The Centers for Disease Control and Prevention published a study finding that 81.1% of U.S. adults surveyed have voluntary smoke-free rules in their homes, and 73.6% have voluntary smoke-free rules in their vehicles. However, the study estimates that 10.9 million adult nonsmokers remain exposed to secondhand smoke in their homes, and 16.7 million remain exposed in vehicles.

The Office of the Legislative Auditor (OLA), State of Minnesota issued a report finding that Minnesota uses numerous methods and types of payments to reimburse dental providers, and that payment policies are poorly coordinated and inconsistently implemented across Medical Assistance programs. The OLA recommended that the state increase fee-for-service rates for dental services and give particular attention to rates for services provided to individuals with special needs.

The U.S. Government Accountability Office (GAO) has released a report providing an update on the fiscal health of state and local governments through 2060. According to the report the fiscal position of state and local governments will steadily decline through 2060, absent any policy changes. Specifically, in the long term, the decline in the sector’s operating balance is primarily driven by the rising health-related costs of state and local expenditures on Medicaid and the cost of health care compensation for state and local government employees and retirees.

The Commonwealth Fund released a report  using data from a 2011–2012 review of state Medicaid medical home programs, identifying community health team programs in eight states that provide an array of targeted services, from care coordination to self-management coaching. The programs feature frequent in-person contact with patients and integration with primary care providers and community resources. Early data suggests this model may reduce costs and improve quality while enabling many resource-strained practices to offer a full array of medical home services.

The Joint Center for Political and Economic Studies conducted a survey which found support across the southern region of the U.S. from a majority of both African-Americans and non-Hispanic whites for the expansion of the Medicaid program under the Affordable Care Act.

The Urban Institute and the Robert Wood Johnson Foundation analyzed data from Medicaid managed care programs in eight states (Maryland, Michigan, Minnesota, New Mexico, New York, Oregon, Rhode Island, and Virginia) and published their findings in an issue brief. According to the issue brief, health care stakeholders believe managed care programs are ready to absorb the increase in Medicaid beneficiaries under the Medicaid expansion provisions in the Affordable Care Act. Each state cited a history of strong managed care programs operating in their state, with solid organizational and operational infrastructures to build upon.

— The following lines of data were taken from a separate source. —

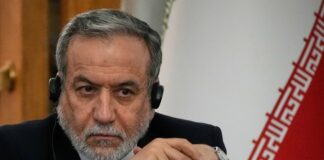 Teherán: Lo que a EE.UU. le molesta de Irán va más allá del programa nuclear
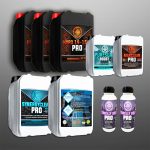 PureSeal Starter Bundle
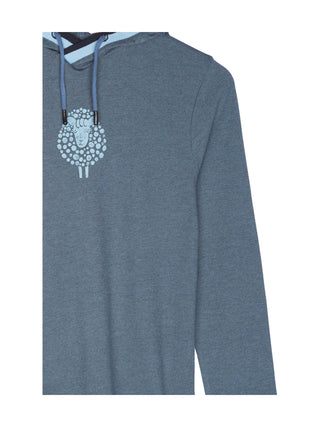 Longsleeve Freizeit für Kinder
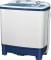 MarQ By Flipkart MQSA65H5M 6.5 kg Semi Automatic Top Load Washing Machine
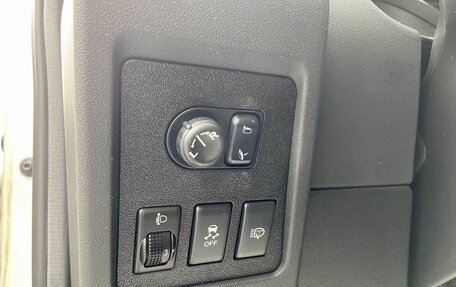 Nissan Qashqai, 2012 год, 1 248 000 рублей, 9 фотография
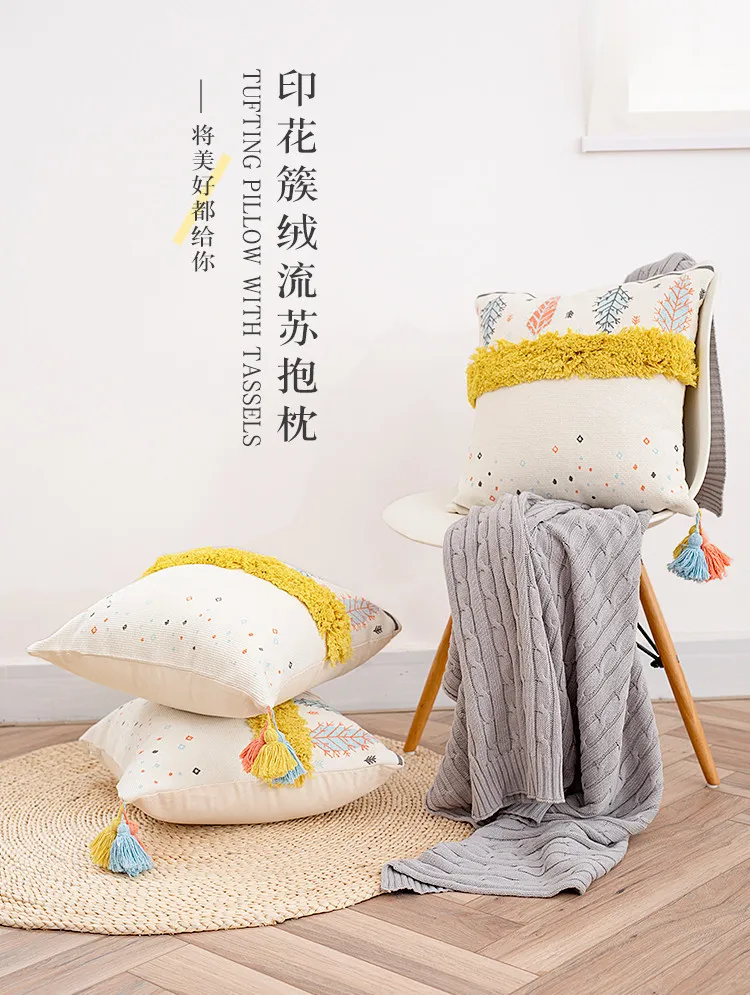//cbu01.alicdn.com/img/ibank/2018/332/035/9021530233_1388659315.jpg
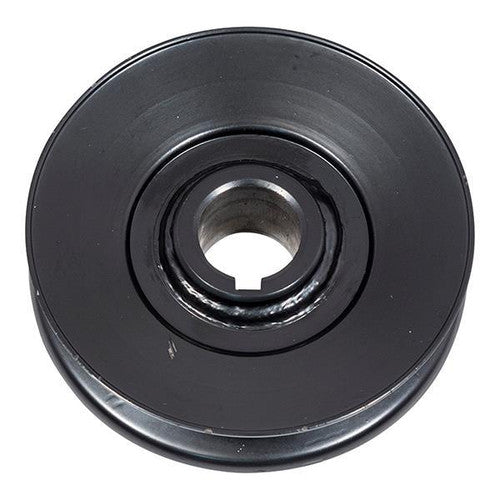 Pulley, Starter Gen; Amd (For 8309)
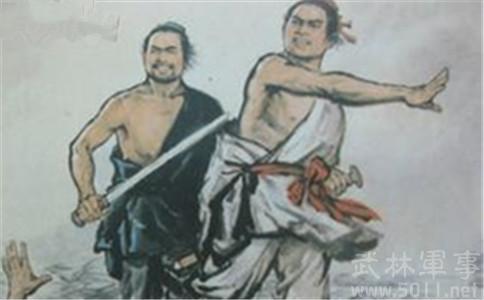 吉星文:有哪些河南籍的抗战名将？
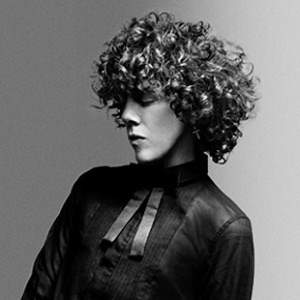 LP - Coming Home lyrics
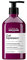 L'Oréal Professionnel, Shampoo, Waschcreme, lockiges/krauses Haar, ohne Sulfate, reinigt sanft, spendet Feuchtigkeit, ohne zu beschweren, erleichtert das Entwirren, 500 ml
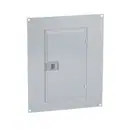 QOC16US Schneider Electric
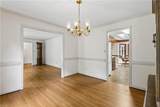 4741 Captain John Smith Rd - Photo 11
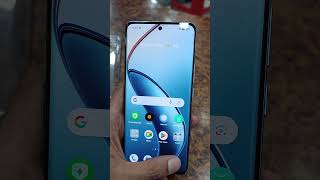 Realme p1 pro camera test shorts shortvideo ytshort short realmep1pro [upl. by Notelrahc]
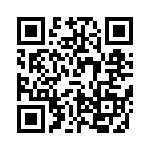 VE-2WY-CY-F4 QRCode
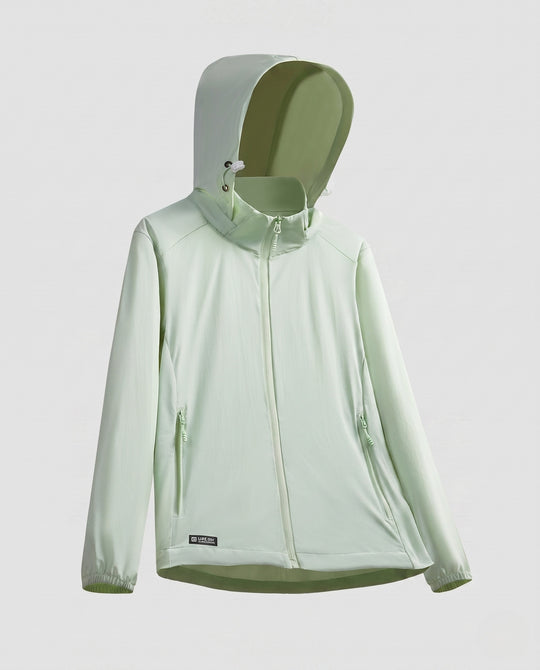 Product 15876149215562 - product_only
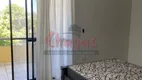 Foto 7 de Apartamento com 3 Quartos à venda, 100m² em Pontal de Santa Marina, Caraguatatuba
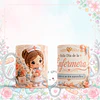 Plantillas de Diseño 10 Tazas Día de la Enfermera Archivos PNG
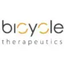 BCYC logo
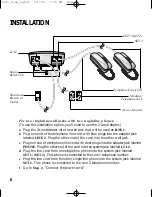 Предварительный просмотр 11 страницы AT&T 1782 User Manual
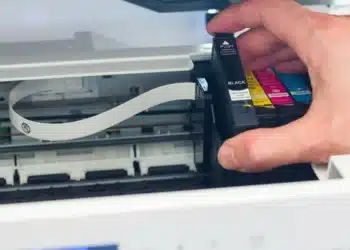Compatible Ink Cartridges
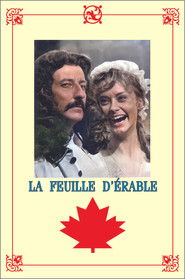 The Maple Leaf (1971)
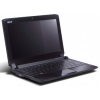 Субноутбук Acer Aspire AO532h-2DBk Atom N450/1G/160GB/WiFi/WiMAX/W7S/10.1"LED blue-black (LU.SCM0D.001)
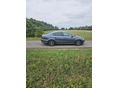 VOLKSWAGEN PASSAT 2013/12 - 2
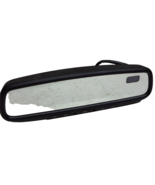 05 06 07 Toyota Avalon automatic dimming rear view mirror OEM ZTVHL3 - $907.97 MXN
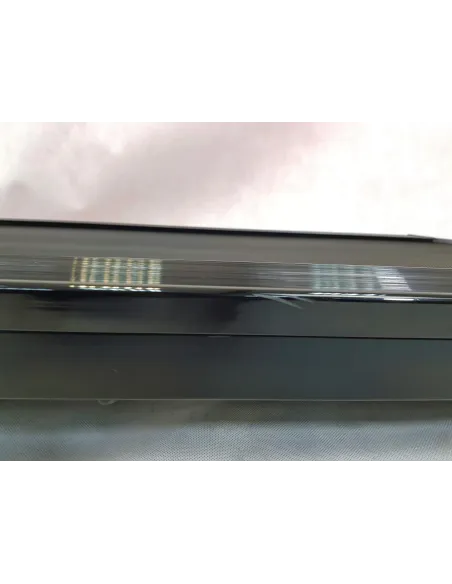 Bieżnia Elektryczna ISE SY-1001 Składana 10 KM/H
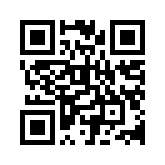 QR-Code https://ppt.cc/uJiw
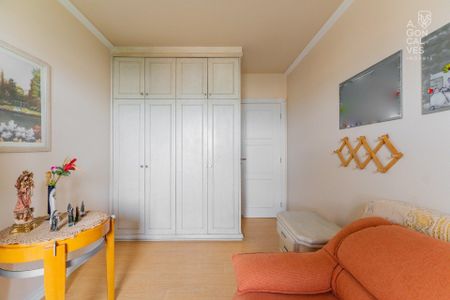 28_photo/94dce38431.6a9d86068720dece-ATLAS-e70aec8c-565b-4b96-8901-48f9be2ccf8f.jpg de apartamento à venda com 4 quartos, 251m² em Rebouças, Curitiba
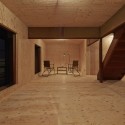 Ephemeral House / NAAD Ephemeral House / NAAD © Keishiro Yamada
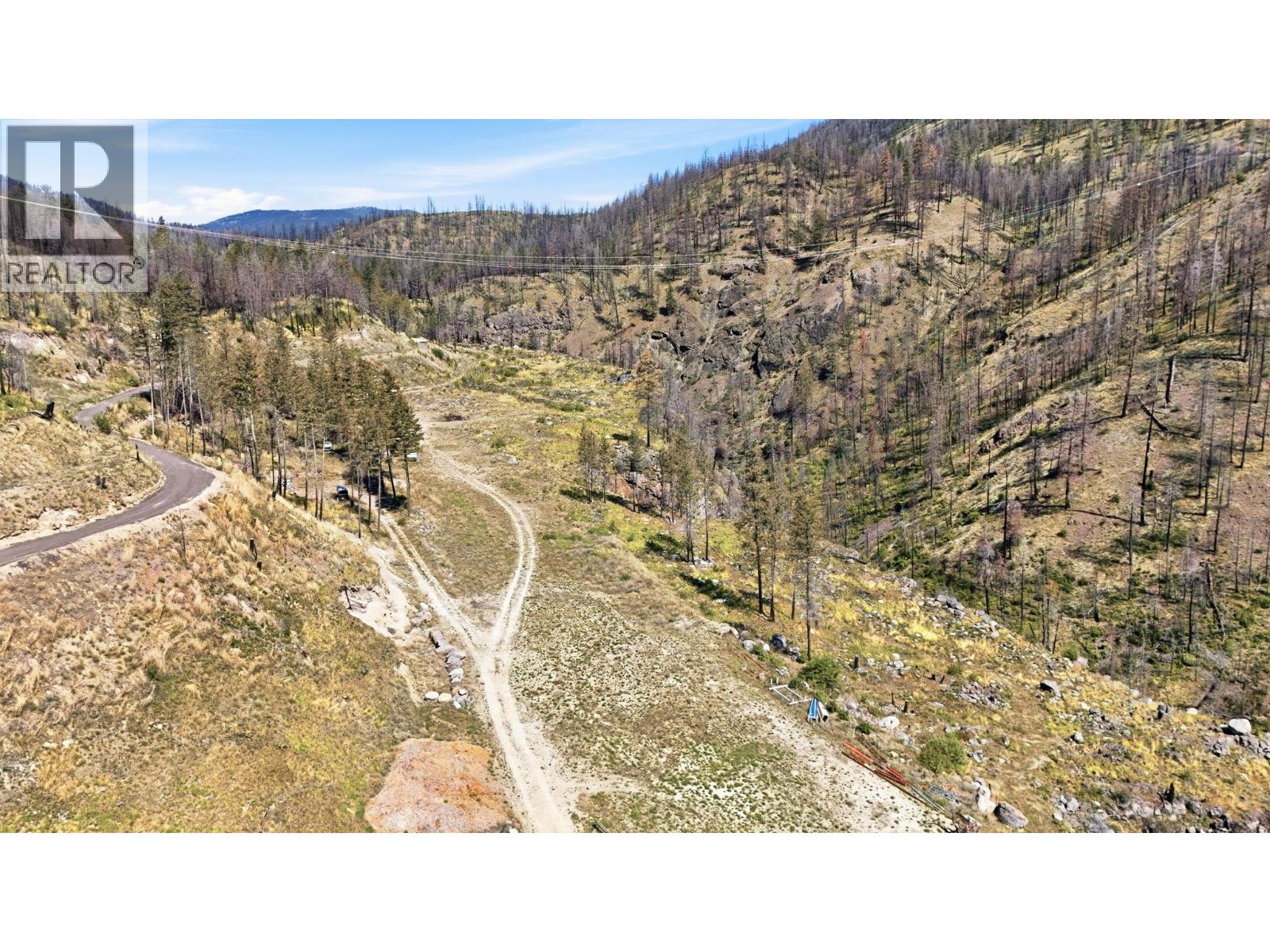 495 Bear Creek Road, West Kelowna, British Columbia  V1Y 8B2 - Photo 7 - 10390915
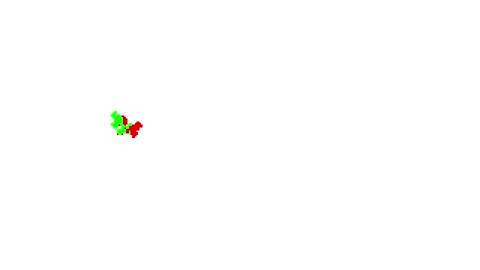 test29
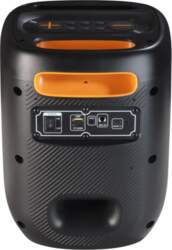 Denver BPS-165 - T-MLX57121 - 5706751074332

The Kaiser Commission on Medicaid and the Uninsured released an issue brief identifying five lessons learned through previous Medicaid and Children Health Insurance Program (CHIP) experience to help inform outreach and enrollment under the Affordable Care Act. Key lessons include one-on-one enrollment assistance provided by trusted individuals within the community and providing accessible, welcoming, and family-friendly application and enrollment processes.